RECORDS FOR THE EXERCISE:
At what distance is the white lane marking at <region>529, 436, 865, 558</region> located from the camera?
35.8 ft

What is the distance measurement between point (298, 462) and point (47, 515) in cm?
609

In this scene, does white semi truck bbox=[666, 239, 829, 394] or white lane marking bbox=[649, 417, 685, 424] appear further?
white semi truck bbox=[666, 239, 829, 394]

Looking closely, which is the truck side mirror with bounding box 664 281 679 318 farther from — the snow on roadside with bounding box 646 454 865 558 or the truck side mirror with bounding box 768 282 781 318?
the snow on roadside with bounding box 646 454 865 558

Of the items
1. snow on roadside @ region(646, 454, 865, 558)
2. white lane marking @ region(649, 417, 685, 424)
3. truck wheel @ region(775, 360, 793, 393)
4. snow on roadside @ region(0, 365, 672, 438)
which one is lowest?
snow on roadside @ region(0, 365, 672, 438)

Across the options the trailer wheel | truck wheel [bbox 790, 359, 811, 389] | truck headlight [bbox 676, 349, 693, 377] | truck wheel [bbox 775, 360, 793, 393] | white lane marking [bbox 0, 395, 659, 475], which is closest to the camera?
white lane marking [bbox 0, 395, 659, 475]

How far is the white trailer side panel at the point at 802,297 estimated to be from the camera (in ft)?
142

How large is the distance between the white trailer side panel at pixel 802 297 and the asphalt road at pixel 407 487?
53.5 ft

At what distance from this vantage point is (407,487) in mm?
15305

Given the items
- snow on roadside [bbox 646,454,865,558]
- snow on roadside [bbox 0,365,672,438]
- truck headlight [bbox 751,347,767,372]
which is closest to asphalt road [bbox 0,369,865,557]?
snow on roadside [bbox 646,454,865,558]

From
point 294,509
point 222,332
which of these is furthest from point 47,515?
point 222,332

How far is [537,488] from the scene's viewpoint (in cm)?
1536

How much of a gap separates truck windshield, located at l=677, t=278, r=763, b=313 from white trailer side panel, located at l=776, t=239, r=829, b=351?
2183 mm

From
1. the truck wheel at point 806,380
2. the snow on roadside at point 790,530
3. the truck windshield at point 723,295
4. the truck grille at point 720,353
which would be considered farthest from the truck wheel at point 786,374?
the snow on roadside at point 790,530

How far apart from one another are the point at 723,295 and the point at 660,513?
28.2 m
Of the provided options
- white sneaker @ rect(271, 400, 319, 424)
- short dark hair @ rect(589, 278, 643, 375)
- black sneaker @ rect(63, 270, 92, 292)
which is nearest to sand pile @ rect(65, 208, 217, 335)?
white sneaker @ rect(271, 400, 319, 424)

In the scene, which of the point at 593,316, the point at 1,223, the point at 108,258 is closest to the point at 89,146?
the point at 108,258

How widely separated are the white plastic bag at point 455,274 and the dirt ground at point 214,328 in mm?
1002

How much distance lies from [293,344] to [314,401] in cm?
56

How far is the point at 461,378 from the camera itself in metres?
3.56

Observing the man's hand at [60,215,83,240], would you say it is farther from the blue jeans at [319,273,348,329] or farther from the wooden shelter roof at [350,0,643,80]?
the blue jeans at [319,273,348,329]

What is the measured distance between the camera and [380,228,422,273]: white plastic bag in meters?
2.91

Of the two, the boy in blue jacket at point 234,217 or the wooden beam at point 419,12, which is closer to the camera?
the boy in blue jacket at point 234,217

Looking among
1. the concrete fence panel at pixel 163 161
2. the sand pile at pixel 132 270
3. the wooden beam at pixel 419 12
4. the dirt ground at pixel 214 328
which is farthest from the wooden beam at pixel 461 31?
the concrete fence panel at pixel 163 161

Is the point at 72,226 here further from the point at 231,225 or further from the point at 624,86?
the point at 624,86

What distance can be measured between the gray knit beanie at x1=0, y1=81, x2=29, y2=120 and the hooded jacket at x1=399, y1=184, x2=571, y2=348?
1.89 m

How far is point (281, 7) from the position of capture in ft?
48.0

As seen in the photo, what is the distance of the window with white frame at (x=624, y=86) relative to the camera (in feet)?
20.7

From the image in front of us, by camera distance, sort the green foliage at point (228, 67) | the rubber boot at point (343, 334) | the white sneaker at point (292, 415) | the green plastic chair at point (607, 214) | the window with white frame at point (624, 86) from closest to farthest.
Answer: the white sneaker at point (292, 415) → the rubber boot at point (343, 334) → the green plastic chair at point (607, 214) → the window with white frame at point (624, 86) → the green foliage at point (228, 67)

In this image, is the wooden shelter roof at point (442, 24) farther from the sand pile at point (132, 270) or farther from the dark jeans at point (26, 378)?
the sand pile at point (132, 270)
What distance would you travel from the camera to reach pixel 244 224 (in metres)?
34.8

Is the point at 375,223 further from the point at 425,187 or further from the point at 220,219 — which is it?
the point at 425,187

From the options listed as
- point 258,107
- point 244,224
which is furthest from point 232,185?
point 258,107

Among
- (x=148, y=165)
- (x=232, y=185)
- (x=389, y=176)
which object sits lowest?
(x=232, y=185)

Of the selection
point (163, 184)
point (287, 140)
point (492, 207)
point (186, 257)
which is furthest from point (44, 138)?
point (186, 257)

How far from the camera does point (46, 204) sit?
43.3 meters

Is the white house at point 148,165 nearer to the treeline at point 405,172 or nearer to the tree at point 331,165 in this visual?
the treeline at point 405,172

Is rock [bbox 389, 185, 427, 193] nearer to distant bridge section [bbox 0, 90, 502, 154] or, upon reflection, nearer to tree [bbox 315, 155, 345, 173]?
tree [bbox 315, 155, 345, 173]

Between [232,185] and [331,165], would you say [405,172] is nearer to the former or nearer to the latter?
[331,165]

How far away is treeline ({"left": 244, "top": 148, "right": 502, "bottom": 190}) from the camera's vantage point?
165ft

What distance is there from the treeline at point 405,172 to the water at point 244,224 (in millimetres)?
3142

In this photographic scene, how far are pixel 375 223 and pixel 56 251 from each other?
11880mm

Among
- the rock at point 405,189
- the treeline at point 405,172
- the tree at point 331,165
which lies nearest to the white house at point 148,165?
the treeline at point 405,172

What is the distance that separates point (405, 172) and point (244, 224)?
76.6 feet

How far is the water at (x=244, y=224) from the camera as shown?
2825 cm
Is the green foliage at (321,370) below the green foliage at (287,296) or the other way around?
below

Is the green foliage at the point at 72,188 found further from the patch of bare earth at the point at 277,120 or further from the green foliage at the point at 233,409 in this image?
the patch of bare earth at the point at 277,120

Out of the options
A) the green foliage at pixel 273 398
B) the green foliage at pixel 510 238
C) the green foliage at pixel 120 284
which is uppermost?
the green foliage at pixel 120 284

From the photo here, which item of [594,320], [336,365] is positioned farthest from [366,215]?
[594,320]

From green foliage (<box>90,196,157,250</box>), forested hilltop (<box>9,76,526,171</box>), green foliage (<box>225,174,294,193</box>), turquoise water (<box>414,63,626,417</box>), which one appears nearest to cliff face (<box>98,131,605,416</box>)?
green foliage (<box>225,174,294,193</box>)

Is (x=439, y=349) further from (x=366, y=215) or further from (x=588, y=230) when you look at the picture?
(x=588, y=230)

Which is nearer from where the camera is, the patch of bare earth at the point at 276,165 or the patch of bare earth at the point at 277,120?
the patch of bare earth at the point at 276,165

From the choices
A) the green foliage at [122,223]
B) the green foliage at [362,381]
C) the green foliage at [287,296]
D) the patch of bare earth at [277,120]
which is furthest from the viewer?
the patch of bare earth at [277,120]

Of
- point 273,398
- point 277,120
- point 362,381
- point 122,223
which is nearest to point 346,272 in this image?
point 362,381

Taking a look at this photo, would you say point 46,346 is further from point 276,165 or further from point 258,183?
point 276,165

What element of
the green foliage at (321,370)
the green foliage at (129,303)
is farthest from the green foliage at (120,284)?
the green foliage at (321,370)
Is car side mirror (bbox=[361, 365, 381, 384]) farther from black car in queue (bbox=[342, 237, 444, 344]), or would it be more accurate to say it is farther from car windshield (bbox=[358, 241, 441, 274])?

WHAT THE TASK REQUIRES: Repeat exactly, and only, the lines from the line containing "From the choices" through the last line of the records above, both included.

EXERCISE OUTPUT:
From the choices
A) the green foliage at [122,223]
B) the green foliage at [362,381]
C) the green foliage at [287,296]
D) the patch of bare earth at [277,120]
which is furthest from the viewer?
the patch of bare earth at [277,120]

Of
- point 273,398
- point 277,120
- point 362,381
- point 122,223
which is nearest to point 346,272 in this image?
point 362,381

Taking a look at this photo, would you say point 46,346 is further from point 276,165 or further from point 258,183?
point 276,165

What element of
the green foliage at (321,370)
the green foliage at (129,303)
is farthest from the green foliage at (120,284)?
the green foliage at (321,370)
Is car side mirror (bbox=[361, 365, 381, 384]) farther from black car in queue (bbox=[342, 237, 444, 344]), or would it be more accurate to say it is farther from car windshield (bbox=[358, 241, 441, 274])?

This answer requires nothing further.